**Problem statement:**
Two lines mark the range in the entries below: the one holding "#映像研 #差入れ #前髪行方不明" and the one holding "4 bedroom detached". Set down those two and all lines between them, exactly.
--- Supplied material ---
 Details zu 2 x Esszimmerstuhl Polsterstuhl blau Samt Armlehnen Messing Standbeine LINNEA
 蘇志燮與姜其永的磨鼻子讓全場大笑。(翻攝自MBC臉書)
---
--- Supplied material ---
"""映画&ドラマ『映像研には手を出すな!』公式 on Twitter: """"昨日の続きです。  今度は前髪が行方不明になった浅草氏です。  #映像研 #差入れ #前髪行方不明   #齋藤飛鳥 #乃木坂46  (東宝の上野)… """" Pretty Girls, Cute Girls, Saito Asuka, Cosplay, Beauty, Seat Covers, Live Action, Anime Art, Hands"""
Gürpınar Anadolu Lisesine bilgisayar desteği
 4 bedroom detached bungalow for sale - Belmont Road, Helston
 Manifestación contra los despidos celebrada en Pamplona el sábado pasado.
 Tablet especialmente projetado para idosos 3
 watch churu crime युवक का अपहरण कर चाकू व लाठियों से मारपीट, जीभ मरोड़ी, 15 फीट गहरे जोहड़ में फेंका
---
**Exercise solution:**
"""映画&ドラマ『映像研には手を出すな!』公式 on Twitter: """"昨日の続きです。  今度は前髪が行方不明になった浅草氏です。  #映像研 #差入れ #前髪行方不明   #齋藤飛鳥 #乃木坂46  (東宝の上野)… """" Pretty Girls, Cute Girls, Saito Asuka, Cosplay, Beauty, Seat Covers, Live Action, Anime Art, Hands"""
Gürpınar Anadolu Lisesine bilgisayar desteği
 4 bedroom detached bungalow for sale - Belmont Road, Helston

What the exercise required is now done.